Katy's things are packed and thrown across the back of the packhorse and secured, along with some provisions we have raided from Crow Jane's stores. Her bow is slung from the pommel of the horse she will ride. I make up another posy crown and I reflect that the Reverend's been real busy lately.
"Dearly Beloved, we are gathered here in the sight of Almighty God to join in Holy Matrimony Katherine Deere and Lightfoot ... er, Lightfoot, do you have a last name?"
"Back when I was a young'un, it was Bumpus."
"Ah. Very well ... and Lightfoot Bumpus. If any here among you..."
Crow Jane whips up a fine bridal luncheon and we toast the bride and groom, both of them in their buckskins, seated at the head of the long table. The only thing to show that a wedding has happened is the posy crown that I braided up for her. I am getting quite good at that.
I give each of them a pistol, with powder and ball, and a bag of coins, which is their final share of the spoils of this journey. Of Lightfoot I ask, "Will she ride beside you or behind?"
He thinks for a moment, and then says, "Beside Wah-chinga, just the way you'd want it."
"I'm glad, Lightfoot. Thank you for everything you've done. Fare thee well."
Katy goes down the gangplank and gets on her horse.
"Wah-ho-tay, Wah-chinga. It was good knowin' you," says Lightfoot, and he, too, goes off the Belle and mounts up.
"Wah-ho-tay Lightfoot."
When I have said good-bye to dear friends in the past, they have usually been of the seagoing class, and as there are only so many ports of call in this world, there was always the chance that I would meet up with them again, sometime—and that possibility would dull the pain of parting. After all, didn't I see Davy Jones and Hugh the
Grand again? And sometimes Jaimy Fletcher?
Yes, but when I think of the vastness of this American continent, with its forests and rivers and hills and mountains and prairies that roll on forever, I know that I will never see this girl again.
"Fare thee well, Katy Deere."
She nods and we lock eyes for a moment, and then she and Lightfoot turn their horses and are gone.
The Belle of the Golden West gets under way once again, this time with a much diminished crew—we now have only myself, Higgins, Jim and Clementine, Reverend Clawson, the Hawkes boys and their wives Honeysuckle Rose and Tupelo Honey, Crow Jane, Solomon, young Daniel Prescott, and a very much saddened Chloe Abyssinia Cantrell.
We are fairly close to New Orleans now, and we settle back into our usual routines to pass the time on the last part of our long journey.

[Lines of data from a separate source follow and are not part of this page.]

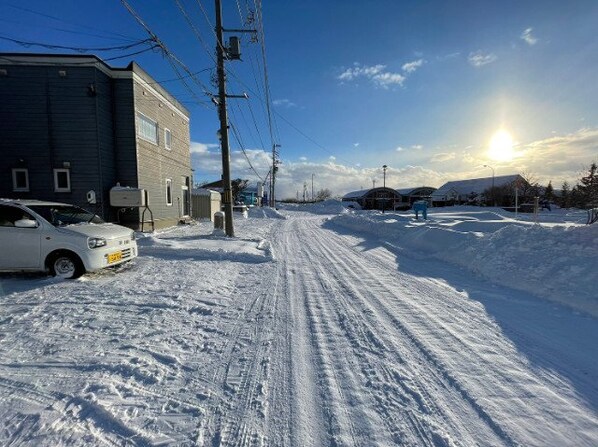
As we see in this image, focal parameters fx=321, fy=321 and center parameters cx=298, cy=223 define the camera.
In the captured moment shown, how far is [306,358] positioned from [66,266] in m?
5.96

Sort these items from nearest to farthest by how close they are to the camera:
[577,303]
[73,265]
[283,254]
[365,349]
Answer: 1. [365,349]
2. [577,303]
3. [73,265]
4. [283,254]

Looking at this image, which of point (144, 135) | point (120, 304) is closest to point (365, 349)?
point (120, 304)

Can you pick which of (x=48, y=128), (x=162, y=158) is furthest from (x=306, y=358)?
(x=162, y=158)

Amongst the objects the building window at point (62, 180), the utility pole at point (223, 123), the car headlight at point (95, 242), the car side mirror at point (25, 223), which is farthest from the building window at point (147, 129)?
the car headlight at point (95, 242)

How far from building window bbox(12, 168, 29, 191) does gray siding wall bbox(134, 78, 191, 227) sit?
4137mm

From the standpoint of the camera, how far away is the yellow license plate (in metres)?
7.11

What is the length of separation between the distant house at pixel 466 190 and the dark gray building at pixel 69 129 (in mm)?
65819

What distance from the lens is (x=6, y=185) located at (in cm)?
1288

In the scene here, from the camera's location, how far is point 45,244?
21.9 ft

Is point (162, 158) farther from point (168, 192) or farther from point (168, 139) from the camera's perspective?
point (168, 192)

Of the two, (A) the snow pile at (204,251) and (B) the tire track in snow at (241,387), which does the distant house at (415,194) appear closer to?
(A) the snow pile at (204,251)

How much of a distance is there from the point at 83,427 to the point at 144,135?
15.5 meters

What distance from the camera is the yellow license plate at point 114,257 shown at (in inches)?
280

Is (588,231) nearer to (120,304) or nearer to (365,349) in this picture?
(365,349)
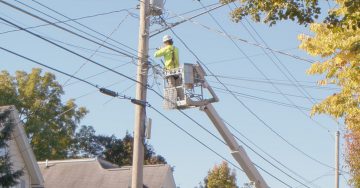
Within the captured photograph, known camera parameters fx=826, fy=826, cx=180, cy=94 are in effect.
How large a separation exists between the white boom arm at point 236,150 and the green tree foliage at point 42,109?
2948 centimetres

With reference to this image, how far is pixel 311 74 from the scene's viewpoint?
19031 mm

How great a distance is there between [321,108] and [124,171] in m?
21.8

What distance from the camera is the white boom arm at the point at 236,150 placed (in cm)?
1953

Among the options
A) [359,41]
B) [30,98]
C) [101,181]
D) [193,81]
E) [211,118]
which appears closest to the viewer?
[359,41]

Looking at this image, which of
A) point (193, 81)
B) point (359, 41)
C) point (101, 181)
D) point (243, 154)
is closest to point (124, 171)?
point (101, 181)

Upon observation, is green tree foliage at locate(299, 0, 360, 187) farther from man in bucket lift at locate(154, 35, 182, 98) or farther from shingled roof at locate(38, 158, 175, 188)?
shingled roof at locate(38, 158, 175, 188)

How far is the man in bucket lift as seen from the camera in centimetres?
1811

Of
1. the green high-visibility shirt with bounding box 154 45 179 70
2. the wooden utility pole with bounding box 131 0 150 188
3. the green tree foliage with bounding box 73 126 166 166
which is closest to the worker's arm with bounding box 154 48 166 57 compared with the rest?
the green high-visibility shirt with bounding box 154 45 179 70

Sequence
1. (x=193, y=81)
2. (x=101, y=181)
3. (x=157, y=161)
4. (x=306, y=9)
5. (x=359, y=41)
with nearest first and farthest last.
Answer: (x=306, y=9), (x=359, y=41), (x=193, y=81), (x=101, y=181), (x=157, y=161)

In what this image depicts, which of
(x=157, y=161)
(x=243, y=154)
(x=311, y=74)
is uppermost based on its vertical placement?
(x=157, y=161)

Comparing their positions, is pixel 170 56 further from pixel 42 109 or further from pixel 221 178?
pixel 42 109

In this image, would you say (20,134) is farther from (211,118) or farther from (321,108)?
(321,108)

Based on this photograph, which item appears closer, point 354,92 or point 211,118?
point 354,92

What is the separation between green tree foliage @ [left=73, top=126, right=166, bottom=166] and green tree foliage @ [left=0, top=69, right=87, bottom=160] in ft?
10.5
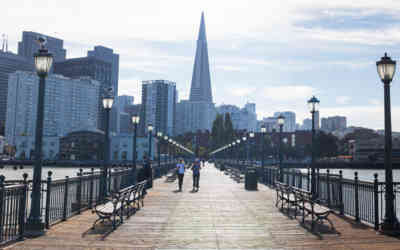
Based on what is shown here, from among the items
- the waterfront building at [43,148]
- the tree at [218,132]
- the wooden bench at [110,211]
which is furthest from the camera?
the waterfront building at [43,148]

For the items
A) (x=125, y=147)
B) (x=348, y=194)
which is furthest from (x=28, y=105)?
(x=348, y=194)

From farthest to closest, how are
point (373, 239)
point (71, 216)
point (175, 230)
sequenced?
point (71, 216), point (175, 230), point (373, 239)

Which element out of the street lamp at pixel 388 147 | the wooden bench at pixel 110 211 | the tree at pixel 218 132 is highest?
the tree at pixel 218 132

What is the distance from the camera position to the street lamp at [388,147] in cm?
1111

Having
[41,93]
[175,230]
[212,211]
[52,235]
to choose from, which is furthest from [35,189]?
[212,211]

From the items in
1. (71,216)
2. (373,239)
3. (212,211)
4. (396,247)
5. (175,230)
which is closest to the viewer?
(396,247)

Jim takes the tiller, with Clementine beside him, and I perch on my chair at my table under the canopy.
I notice that Solomon sits up forward on the cabin top, near, but not too near, to Chloe, who has forsaken our cabin to sit out in the air. Grief or not, it's just too damned hot down there. He has the guitar and plays some of the happy, spirited songs he knows, like "Hop High, Ladies," and "Sourwood Mountain," and "Sail Away, Ladies," and it seems to have a good effect on her spirits—I even saw her crack a wan smile, once.
Later, I take a lesson on guitar from Solomon, and as we toil away over a difficult fingering, I ask him, "Solly, you told me once that you didn't have a last name. Is that true?"